1868 Gustav and Albert Goelitz,
German emigrants, started the Goelitz candy business in Illinois. The
company later moved to California and invented the all natural Jelly
Belly jelly bean in 1976.
(SFC, 8/11/99, Z1 p.3)
1868 Greenwood China was organized
and by 1886 impressed its mark on ironstone or white granite. Its mark
used the New Jersey coat of arms and the company produced dishes. It
and Greenwood Pottery advertised together but went out of business in
1933.
(SFC, 12/30/96, z-1 p.2)
1868 Edwards Sands Frost of
Biddeford Maine made his first designs for hooked rugs.

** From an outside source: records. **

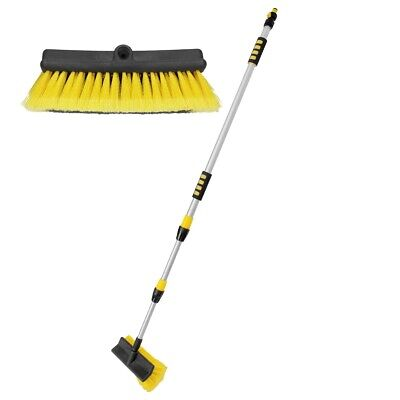 Water fed extendable telescopic pole wash brush 3m long cleaner cleaning tool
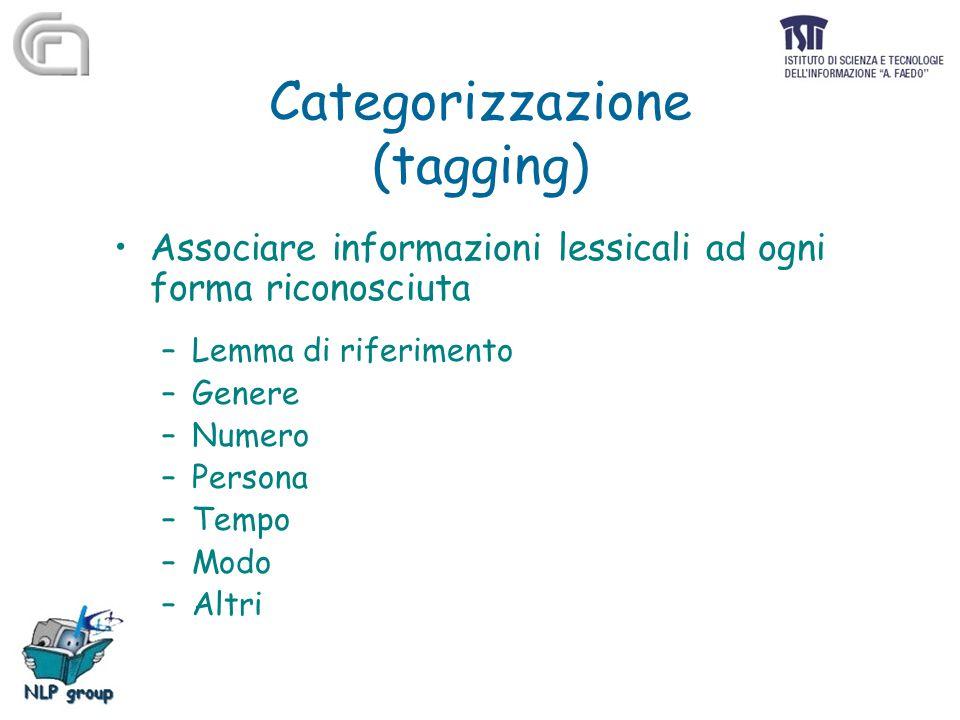 Categorizzazione (tagging) Associare informazioni lessicali ad ogni forma riconosciuta –Lemma di riferimento –Genere –Numero –Persona –Tempo –Modo –Al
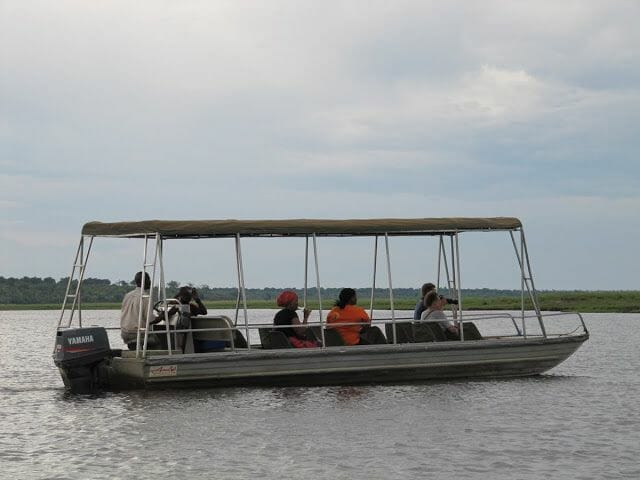 barca safari, sunset cruise botswana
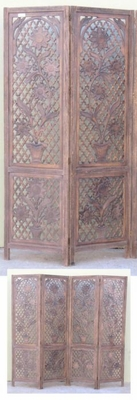 CARVED SCREEN SUNFLOWER , WOOD - Room Divider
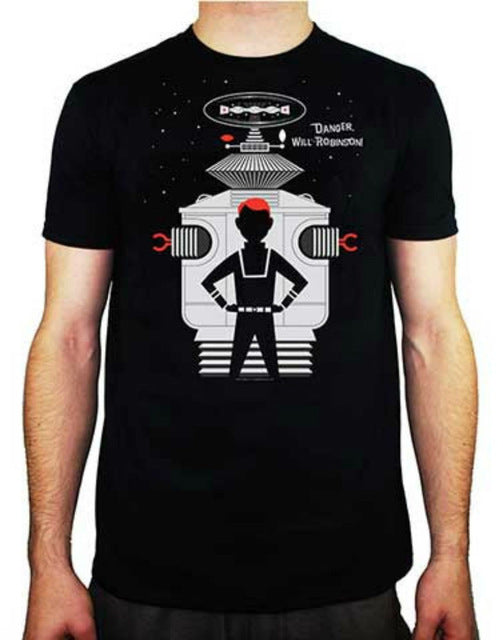 COMIC CON EXCLUSIVE LOST IN SPACE 50TH ANNIVERSARY T SHIRT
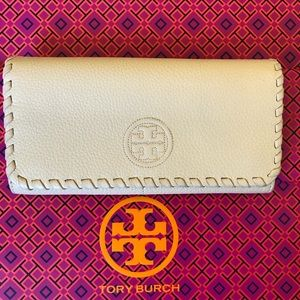 Tory Burch Blush Pink Pebbled Leather Wallet
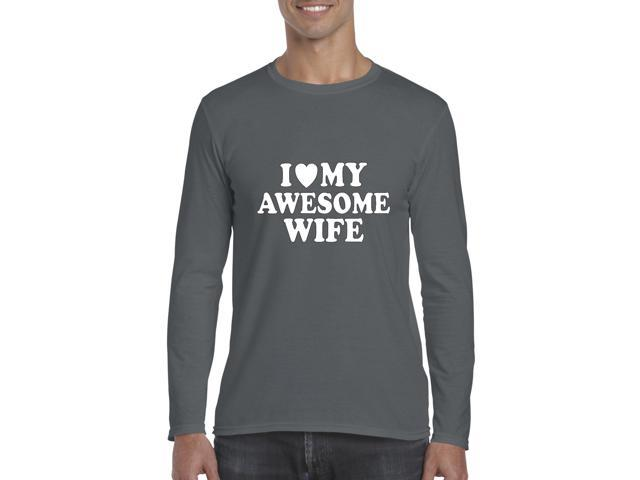 Artix I love My Awesome Wife Softsyle Long Sleeve Men's T-Shirt Tee XX-Large Charcoal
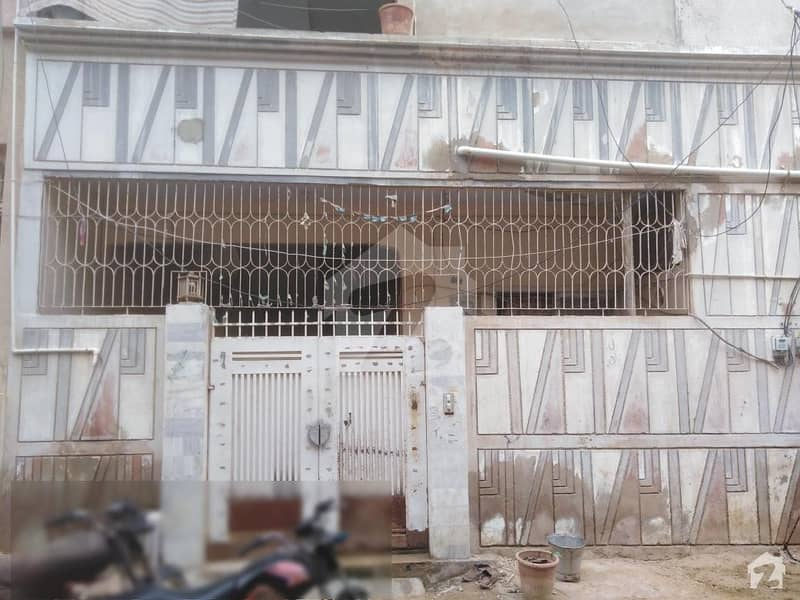 Double Storey House Available For Sale In North Karachi - Sector 7-D3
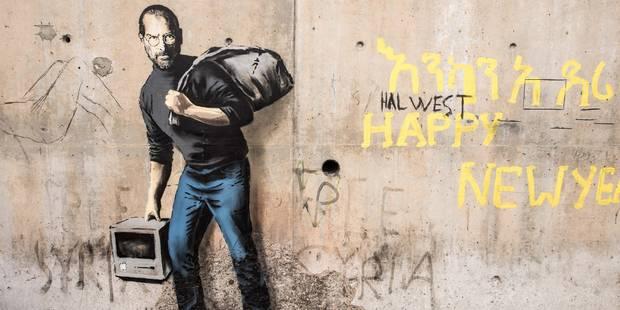 Trois oeuvres de Banksy consacrées aux migrants à Calais - La Libre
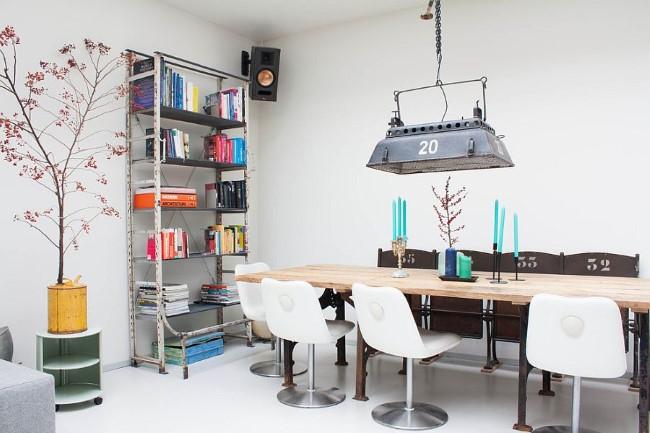 Выбираем светильники для столовой с натяжным потолком: 21 дизайнерская идея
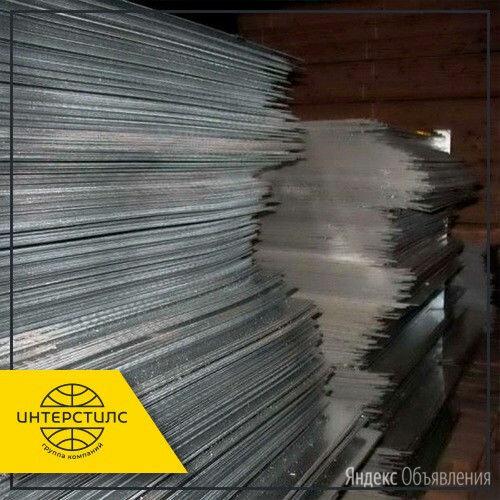 Лист оловянный О2 0,6 мм ТУ 48-21-206-87 по цене 1700₽ - Готовые строения, фото 0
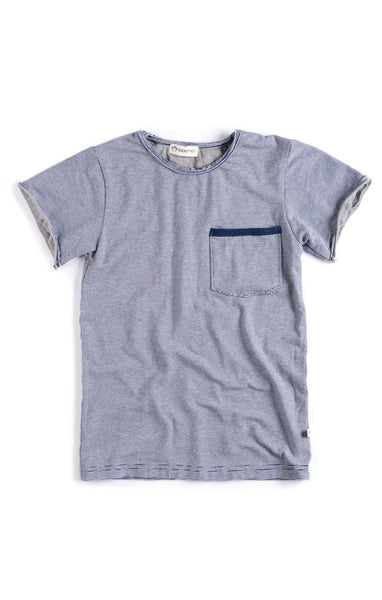 Appaman Boys Indigo Pocket Tee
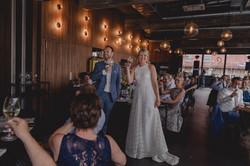 Hochzeitsfotograf-Nuernberg-Design-Offices-Urbanerie-Sabrina-und-Simon-125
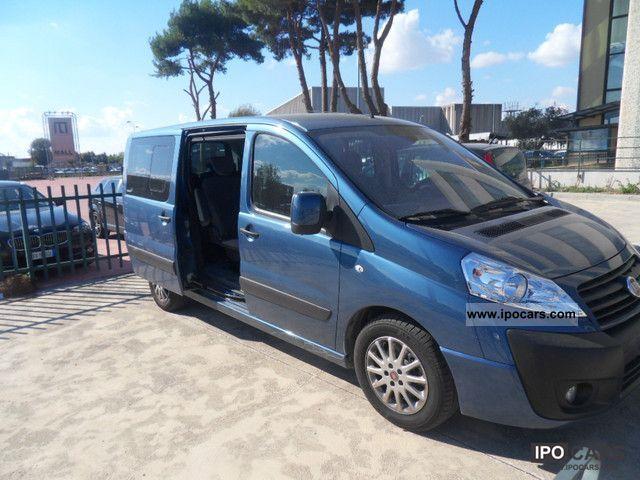 2011 Fiat  2.0 Mjt. 120CV DPF CH1 Panorama Executive Van / Minibus Used vehicle photo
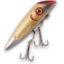 64x64px size png icon of Fishing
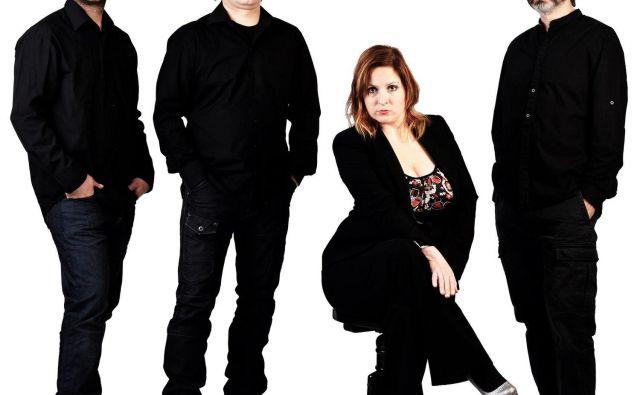 Kvartet Mascara je zavezan latino glasbi. Foto promocijsko gradivo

He devised a
method of stenciling the designs on burlap and was credited as the
first person to mass produce hooked rugs.
(SFC, 8/14/96, z-1 p.5)
1868 Over 100,000 Texas longhorn
cattle came up the Chisholm Trail to the Abilene, Ka., stockyards.
(ON, 4/01, p.12)
1868 Helium was detected in the
Sun’s spectrum during a total solar eclipse.
(NH, 7/02, p.34)
1868 In 2008 scientists, using
NASA’s Chandra X-Ray Observatory, reported that a supernova took place
in the Milky Way about this time.
(SFC, 5/15/08, p.A3)
1868 Emily and Elizabeth Blackwell
opened the world’s 1st medical school for women, the Women’s Medical
College of the New York Infirmary.”
(ON, 4/03, p.3)
1868 Thomas Huxley delivered his
lecture On a Piece of Chalk to the working men of Norwich during the
meeting of the British Association for the Advancement of Science.
(OAPOC-TH, p.71)
1868 Mrs. Thomas Smith of New
South Wales, Australia, dumped a gin carton full of rotten Tasmanian
apples into her backyard. The seeds of one spoiled apple took hold and
Granny Smith was so impressed that she took some to a commercial grower.
(T&L, 10/1980, p.42)
1868 The cottony-cushion scale was
accidentally introduced from Australia to California and began wreaking
havoc on the citrus crops. The pest was not controlled until it was
found that the lady bug beetle, Rodolia cardinalis, fed on the scale in
the 1880s.
(HFA, ‘96, p.102)
1868 In England a collection of
photos by Gustave Le Gray was donated to the Victoria and Albert Museum.
(WSJ, 3/24/98, p.A20)
1868 The St Pancras station opened
in London. It was known as the “Cathedral of the Railways” and for a
time was the largest enclosed space in the world.
(Econ, 11/10/07, p.71)
1868 In England the Anglican
church began to hold conferences for bishops. The conferences were then
convened every ten years.
(SFEC, 8/2/98, p.A23)
1868 Britain’s first fully
diversified managed fund (mutual fund), appeared.
(WSJ, 1/3/07, p.R6)
1868 Matthew Boulton obtained a
British patent on a design for ailerons as control surfaces.
(NPub, 2002, p.5)
1868 Ludwig II (1845-1886) of
Bavaria began the construction of his fairy-tale-style castle at
Neuschwanstein.
(SFEC, 4/9/00, p.T5)
1868 In Darjeeling, India, English
tea planters formed the Darjeeling Planters Club.
(SSFC, 7/15/07, p.G5)
1868 In Japan Ryoma Sakamoto, the
rebel who helped topple the feudal government system in 1967, was
assassinated. In 1966 Ryotaro Shiba authored the historical novel
"Ryoma on the Move" in 8 paperback volumes. Between 1987 and 1996 a
comic series on Ryoma ran in magazines and a 23-volume compilation was
later made.
(WSJ, 6/14/00, p.A1,16)
1868 Lesotho in Southern Africa
was annexed by the British.
(WSJ, 3/25/98, p.A11)
1868-1870 Cathy Williams disguised herself as a man
and served with distinction with the Buffalo Soldiers, black soldiers
in Army units on the frontier.
(SFEC, 4/5/98, BR p.5)
1868-1871 Bret Harte edited the SF-based magazine
"Overland Monthly."
(SFEC, 9/3/00, BR p.6)
1868-1912 The Meiji Period of Japan.
(Jap. Enc., BLDM, p. 215)
1868-1919 Henry "Marse" Watterson ran the Louisville
Courier-Journal. He was known to have a good recipe for mint juleps.
(WSJ, 5/3/96, p.A-8)
1868-1926 Gertrude Bell, adventurer, advisor to
kings, ally of Lawrence of Arabia. She wrote "The Desert and the Sown"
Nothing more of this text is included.